▶ [WORK TO BE COMPLETED] Express the entries, starting at the line containing "Which is the lowest one among" and ending at the end of the entries, as a Markdown table with columns Row and Line, one numbered row per line and blank lines left out.

▶ [GIVEN DATA]
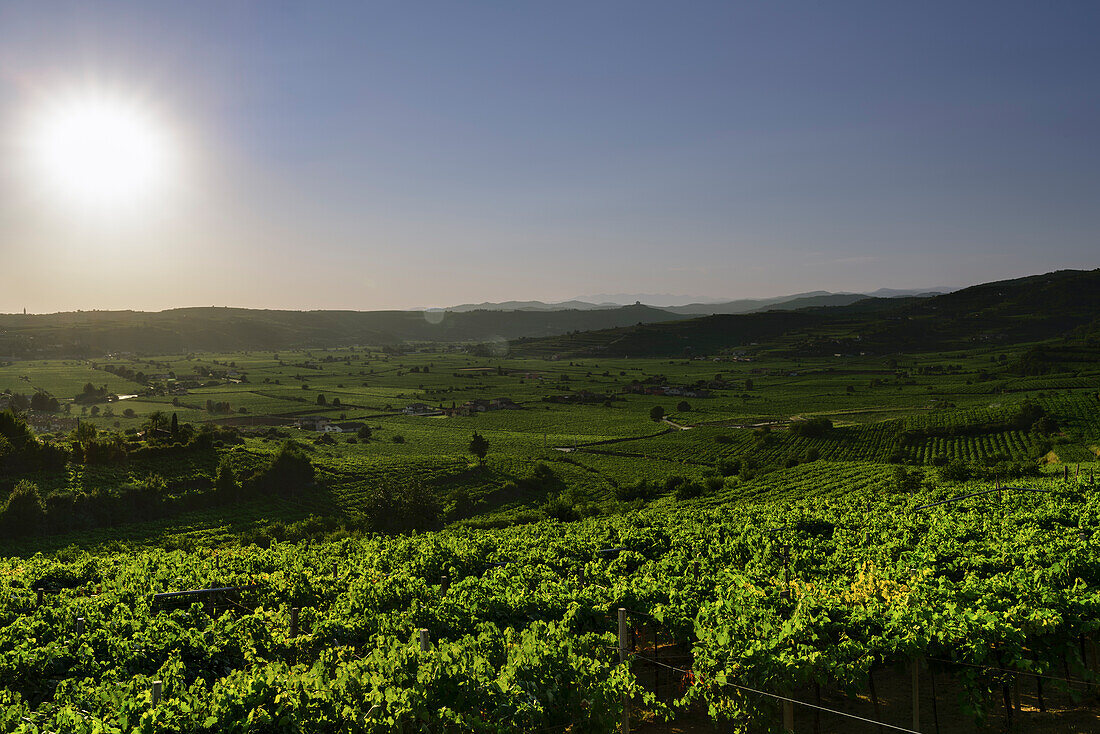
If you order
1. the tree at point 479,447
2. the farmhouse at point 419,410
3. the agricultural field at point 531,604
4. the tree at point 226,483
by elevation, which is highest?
the agricultural field at point 531,604

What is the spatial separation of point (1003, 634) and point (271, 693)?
13.8m

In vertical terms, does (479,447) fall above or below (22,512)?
below

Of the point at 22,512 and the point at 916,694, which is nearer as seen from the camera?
the point at 916,694

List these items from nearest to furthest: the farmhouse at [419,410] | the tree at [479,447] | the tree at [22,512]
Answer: the tree at [22,512] < the tree at [479,447] < the farmhouse at [419,410]

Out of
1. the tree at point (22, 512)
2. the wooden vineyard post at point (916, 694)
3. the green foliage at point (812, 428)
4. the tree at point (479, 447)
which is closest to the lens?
the wooden vineyard post at point (916, 694)

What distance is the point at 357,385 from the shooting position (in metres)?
197

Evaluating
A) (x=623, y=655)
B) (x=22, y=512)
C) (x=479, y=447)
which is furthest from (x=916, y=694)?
(x=479, y=447)

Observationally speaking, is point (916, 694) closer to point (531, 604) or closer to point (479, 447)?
point (531, 604)

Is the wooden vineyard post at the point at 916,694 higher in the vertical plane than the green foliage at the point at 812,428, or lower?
higher

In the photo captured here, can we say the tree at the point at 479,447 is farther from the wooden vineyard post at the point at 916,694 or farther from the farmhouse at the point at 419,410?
the wooden vineyard post at the point at 916,694

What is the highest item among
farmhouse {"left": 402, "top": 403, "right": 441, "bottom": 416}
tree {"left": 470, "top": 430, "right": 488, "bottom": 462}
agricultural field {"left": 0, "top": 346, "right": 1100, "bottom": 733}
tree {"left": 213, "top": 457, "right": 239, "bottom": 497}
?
agricultural field {"left": 0, "top": 346, "right": 1100, "bottom": 733}

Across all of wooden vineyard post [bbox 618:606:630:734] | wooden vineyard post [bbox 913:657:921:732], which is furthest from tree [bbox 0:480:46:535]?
wooden vineyard post [bbox 913:657:921:732]

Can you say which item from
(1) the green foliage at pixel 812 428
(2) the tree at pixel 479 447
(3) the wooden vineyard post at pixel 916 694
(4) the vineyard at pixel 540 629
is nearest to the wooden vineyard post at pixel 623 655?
(4) the vineyard at pixel 540 629

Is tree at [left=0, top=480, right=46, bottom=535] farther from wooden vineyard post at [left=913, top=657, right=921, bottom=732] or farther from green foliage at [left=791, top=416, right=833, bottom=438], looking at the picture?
green foliage at [left=791, top=416, right=833, bottom=438]
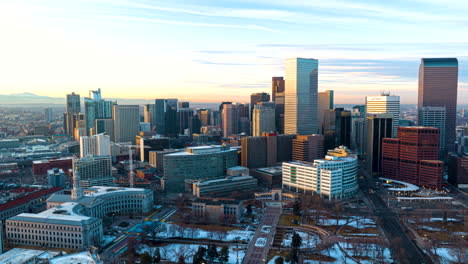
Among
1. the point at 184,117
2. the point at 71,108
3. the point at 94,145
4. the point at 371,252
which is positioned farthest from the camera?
the point at 184,117

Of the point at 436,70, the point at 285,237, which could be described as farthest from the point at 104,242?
the point at 436,70

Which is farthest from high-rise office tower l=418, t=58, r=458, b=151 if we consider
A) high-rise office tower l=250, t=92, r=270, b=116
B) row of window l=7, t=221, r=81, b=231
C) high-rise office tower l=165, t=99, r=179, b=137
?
row of window l=7, t=221, r=81, b=231

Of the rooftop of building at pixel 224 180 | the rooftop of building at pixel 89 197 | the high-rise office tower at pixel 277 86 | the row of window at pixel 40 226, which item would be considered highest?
the high-rise office tower at pixel 277 86

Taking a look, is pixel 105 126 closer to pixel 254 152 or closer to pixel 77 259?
pixel 254 152

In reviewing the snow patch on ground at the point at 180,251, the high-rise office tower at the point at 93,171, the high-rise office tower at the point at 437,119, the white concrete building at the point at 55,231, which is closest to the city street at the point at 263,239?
the snow patch on ground at the point at 180,251

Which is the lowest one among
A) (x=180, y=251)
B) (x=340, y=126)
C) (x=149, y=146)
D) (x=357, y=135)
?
(x=180, y=251)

▶ [CORRECT RESPONSE]
| Row | Line |
|---|---|
| 1 | Which is the lowest one among |
| 2 | A) (x=180, y=251) |
| 3 | B) (x=340, y=126) |
| 4 | C) (x=149, y=146) |
| 5 | D) (x=357, y=135) |
| 6 | ? |
| 7 | (x=180, y=251) |